§ **Stated exercise**
Write out again, word for word, the stretch of items from the line containing "At what range" through the end of the items. Leave the pictures out of your answer.

§ **Task input**
↓

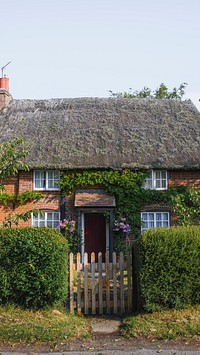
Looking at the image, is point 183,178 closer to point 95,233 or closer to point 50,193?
point 95,233

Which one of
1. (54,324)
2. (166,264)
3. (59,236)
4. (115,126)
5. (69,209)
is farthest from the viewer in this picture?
(115,126)

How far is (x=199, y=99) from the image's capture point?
2234 cm

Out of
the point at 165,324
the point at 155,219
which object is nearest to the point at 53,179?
the point at 155,219

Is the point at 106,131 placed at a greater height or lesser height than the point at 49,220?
greater

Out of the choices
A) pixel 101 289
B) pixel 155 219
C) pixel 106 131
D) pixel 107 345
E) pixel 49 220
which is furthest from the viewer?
pixel 106 131

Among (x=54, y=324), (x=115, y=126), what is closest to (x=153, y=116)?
(x=115, y=126)

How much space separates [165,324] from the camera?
870 centimetres

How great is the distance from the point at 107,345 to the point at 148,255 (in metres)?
2.26

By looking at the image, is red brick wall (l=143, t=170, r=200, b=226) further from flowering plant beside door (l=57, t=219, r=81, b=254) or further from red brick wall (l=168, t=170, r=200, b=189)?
flowering plant beside door (l=57, t=219, r=81, b=254)

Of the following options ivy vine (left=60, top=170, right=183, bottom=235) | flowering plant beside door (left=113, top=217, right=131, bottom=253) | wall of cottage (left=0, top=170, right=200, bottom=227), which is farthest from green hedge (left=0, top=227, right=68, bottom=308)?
wall of cottage (left=0, top=170, right=200, bottom=227)

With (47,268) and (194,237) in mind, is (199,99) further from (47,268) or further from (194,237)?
(47,268)

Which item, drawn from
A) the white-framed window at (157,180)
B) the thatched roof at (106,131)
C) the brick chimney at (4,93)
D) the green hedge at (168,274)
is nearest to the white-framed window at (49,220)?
the thatched roof at (106,131)

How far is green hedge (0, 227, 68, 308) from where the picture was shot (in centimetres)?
952

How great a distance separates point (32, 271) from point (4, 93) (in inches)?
612
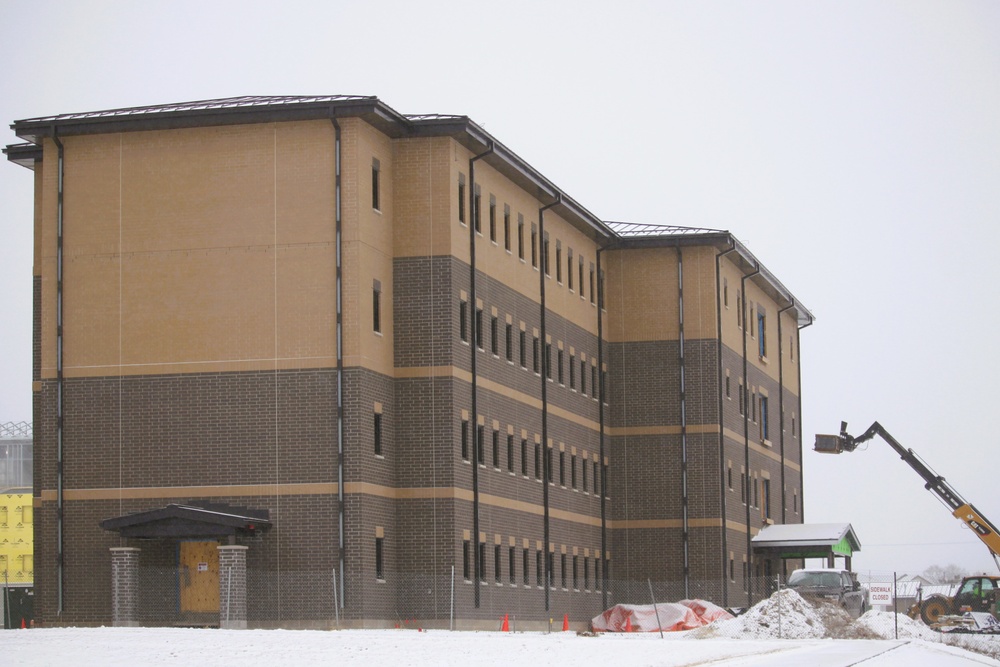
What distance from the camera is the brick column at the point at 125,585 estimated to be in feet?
178

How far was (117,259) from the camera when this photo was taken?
57.4 metres

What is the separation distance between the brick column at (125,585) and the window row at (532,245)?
14809mm

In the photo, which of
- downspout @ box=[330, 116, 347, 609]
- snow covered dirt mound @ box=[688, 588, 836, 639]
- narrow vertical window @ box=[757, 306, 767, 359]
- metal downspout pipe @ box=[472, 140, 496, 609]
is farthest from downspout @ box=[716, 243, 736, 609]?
downspout @ box=[330, 116, 347, 609]

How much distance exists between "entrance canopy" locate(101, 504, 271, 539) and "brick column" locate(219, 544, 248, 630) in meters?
0.57

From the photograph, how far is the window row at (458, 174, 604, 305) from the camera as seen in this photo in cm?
6284

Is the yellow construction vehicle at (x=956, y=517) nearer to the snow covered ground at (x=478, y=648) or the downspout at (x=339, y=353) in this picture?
the snow covered ground at (x=478, y=648)

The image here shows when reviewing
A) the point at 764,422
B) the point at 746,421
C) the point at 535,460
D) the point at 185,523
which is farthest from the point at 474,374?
the point at 764,422

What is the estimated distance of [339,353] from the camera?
55.4 m

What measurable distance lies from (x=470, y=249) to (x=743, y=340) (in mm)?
27114

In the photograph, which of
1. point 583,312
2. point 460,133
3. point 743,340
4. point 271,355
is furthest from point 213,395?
point 743,340

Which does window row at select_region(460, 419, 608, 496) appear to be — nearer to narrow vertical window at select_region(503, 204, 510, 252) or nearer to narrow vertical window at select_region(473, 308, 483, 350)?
narrow vertical window at select_region(473, 308, 483, 350)

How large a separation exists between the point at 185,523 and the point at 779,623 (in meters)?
17.1

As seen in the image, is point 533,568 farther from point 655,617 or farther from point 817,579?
point 817,579

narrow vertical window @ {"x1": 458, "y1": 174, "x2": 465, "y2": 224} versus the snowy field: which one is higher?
narrow vertical window @ {"x1": 458, "y1": 174, "x2": 465, "y2": 224}
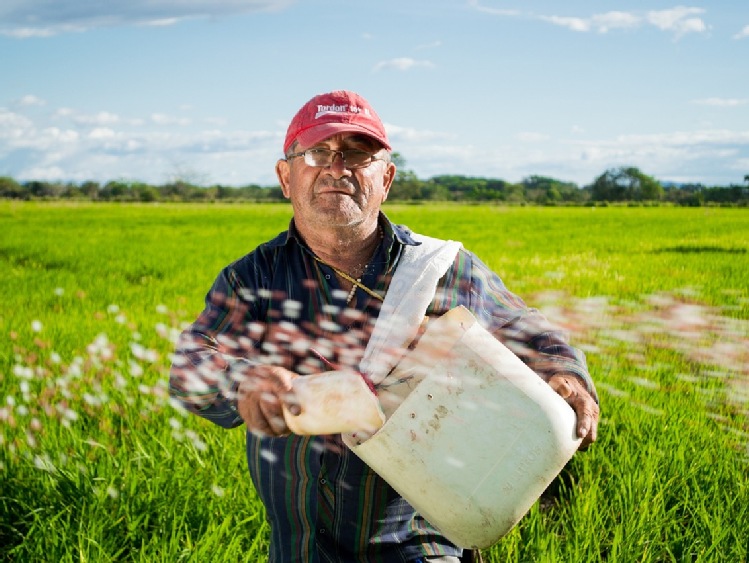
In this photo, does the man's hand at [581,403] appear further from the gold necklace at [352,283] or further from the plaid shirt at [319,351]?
the gold necklace at [352,283]

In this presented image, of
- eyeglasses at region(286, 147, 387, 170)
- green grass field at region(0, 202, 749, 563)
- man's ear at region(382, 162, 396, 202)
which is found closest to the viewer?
eyeglasses at region(286, 147, 387, 170)

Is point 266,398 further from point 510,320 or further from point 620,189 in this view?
point 620,189

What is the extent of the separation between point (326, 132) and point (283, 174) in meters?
0.24

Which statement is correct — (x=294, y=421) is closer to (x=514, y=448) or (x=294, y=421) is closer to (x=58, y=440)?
(x=514, y=448)

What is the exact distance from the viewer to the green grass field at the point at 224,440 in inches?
83.7

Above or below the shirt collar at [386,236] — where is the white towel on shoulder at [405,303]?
below

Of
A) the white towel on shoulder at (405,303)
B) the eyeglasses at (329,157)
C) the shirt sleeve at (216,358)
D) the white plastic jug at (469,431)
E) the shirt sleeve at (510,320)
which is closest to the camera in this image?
the white plastic jug at (469,431)

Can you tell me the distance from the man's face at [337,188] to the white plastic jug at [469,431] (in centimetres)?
47

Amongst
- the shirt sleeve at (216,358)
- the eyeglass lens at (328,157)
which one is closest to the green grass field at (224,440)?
the shirt sleeve at (216,358)

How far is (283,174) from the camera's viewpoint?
6.14 ft

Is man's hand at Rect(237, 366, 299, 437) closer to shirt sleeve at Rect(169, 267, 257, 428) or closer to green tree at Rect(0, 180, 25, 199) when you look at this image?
shirt sleeve at Rect(169, 267, 257, 428)

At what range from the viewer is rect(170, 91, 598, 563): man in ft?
5.31

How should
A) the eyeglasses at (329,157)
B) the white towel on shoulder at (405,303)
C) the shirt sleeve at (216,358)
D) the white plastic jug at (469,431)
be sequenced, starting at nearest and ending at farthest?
the white plastic jug at (469,431), the white towel on shoulder at (405,303), the shirt sleeve at (216,358), the eyeglasses at (329,157)

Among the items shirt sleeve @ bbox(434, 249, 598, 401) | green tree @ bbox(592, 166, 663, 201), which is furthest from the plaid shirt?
green tree @ bbox(592, 166, 663, 201)
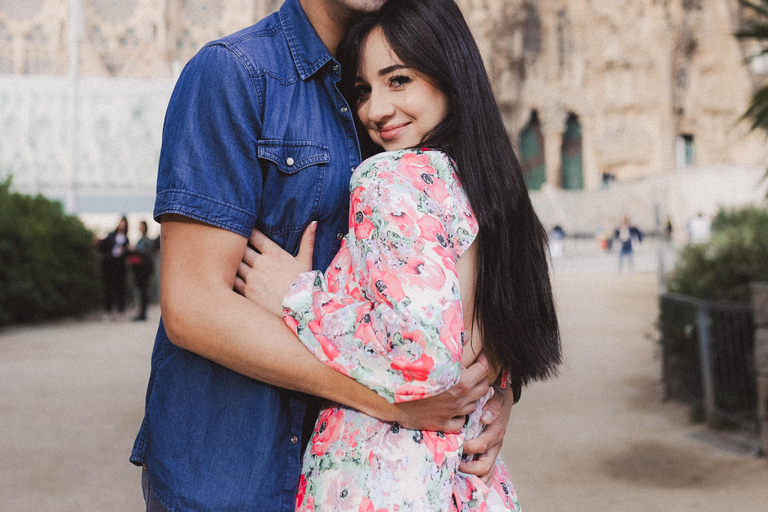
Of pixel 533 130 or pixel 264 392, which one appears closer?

↑

§ **Solution to this exercise**
At what range from the viewer is rect(170, 91, 598, 563): man in ft?
5.31

How should
A) the eyeglasses at (329,157)
B) the white towel on shoulder at (405,303)
C) the shirt sleeve at (216,358)
D) the white plastic jug at (469,431)
be sequenced, starting at nearest and ending at farthest?
the white plastic jug at (469,431), the white towel on shoulder at (405,303), the shirt sleeve at (216,358), the eyeglasses at (329,157)

Among the items shirt sleeve @ bbox(434, 249, 598, 401) | green tree @ bbox(592, 166, 663, 201), which is furthest from the plaid shirt?
green tree @ bbox(592, 166, 663, 201)
Of pixel 533 130 or pixel 264 392, which one appears closer?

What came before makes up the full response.